Es gibt natürlich auch hier zwei Seiten der Medaille. Einerseits ist in Teilbereichen ein Marktführer mit ungesunder Einkaufsmacht entstanden, andererseits ermöglicht Amazon sowohl im Handel wie auch im Bereich Web-Applikationen unzähligen Klein- und Kleinstunternehmen den Zugang zu seinen Skalengewinnen, indem die Handelsplattform und die Infrastruktur des Unternehmens von allen genutzt werden kann.

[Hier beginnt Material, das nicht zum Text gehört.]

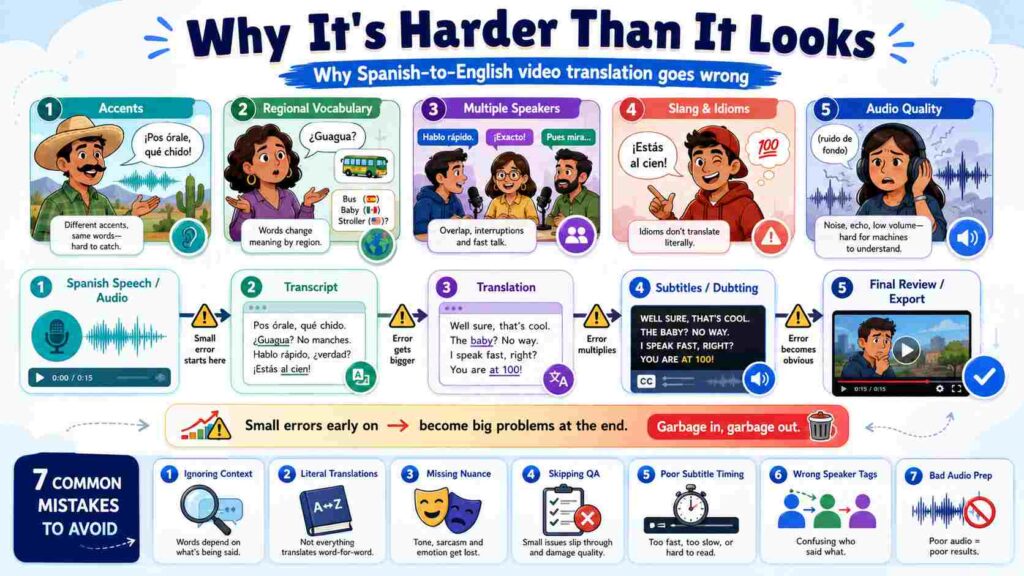 Why It's Harder Than It Looks to Translate Spanish Video to English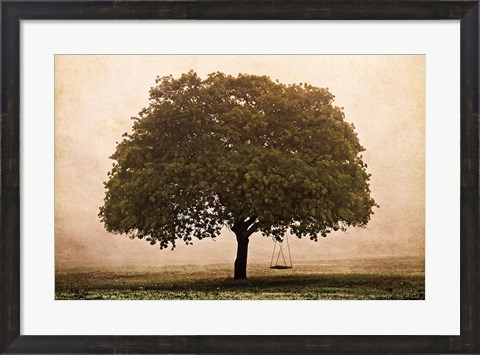 Framed Hopeful Oak Print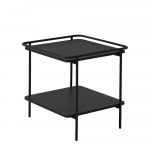Metallist abilaud 45x45 cm Yuba - Unique Furniture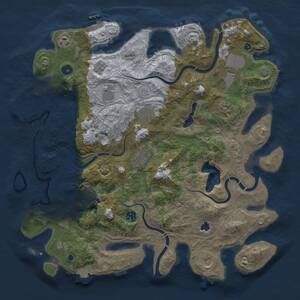 Thumbnail Rust Map: Procedural Map, Size: 4250, Seed: 3290086, 16 Monuments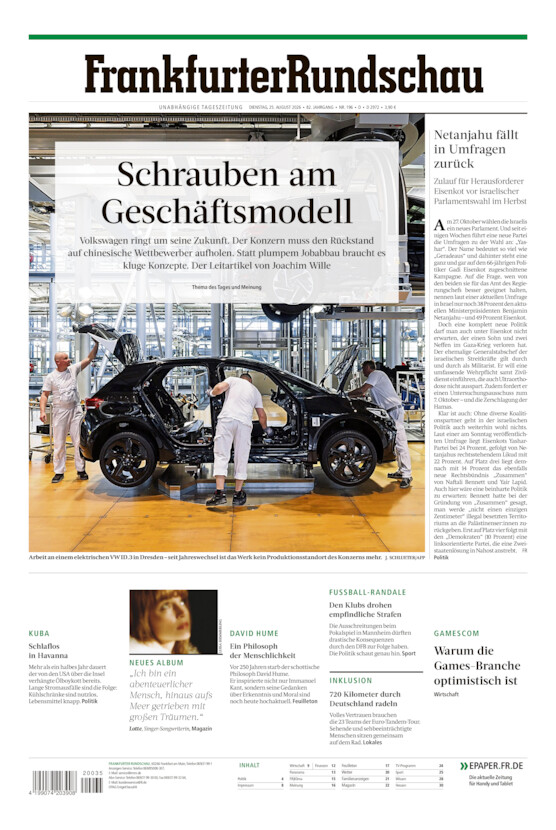Deutschland vom Dienstag, 25.08.2026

Das heisst natürlich nicht, dass Amazon als offenes System zu bezeichnen wäre. Im Gegenteil, die Firma und auch Jeff Bezos selbst stehen nicht im Ruf, sich der Idee eines offenen Netzes verschrieben zu haben, bzw. dort wo er kann, schliesst er die Kunden und die Nutzer ein.

Trotzdem glaube ich, dass es für die Zeitungsbranche und für uns alle erst einmal gut ist, wenn sich mal ein paar andere am Thema Journalismus im Internet versuchen. Eine globale Monopolstellung ist in diesem Bereich vorläufig nicht zu befürchten. Die Chancen stehen gut, dass es befruchtend sein wird, zu sehen, was bei der Washington Post in den nächsten Jahren geschieht.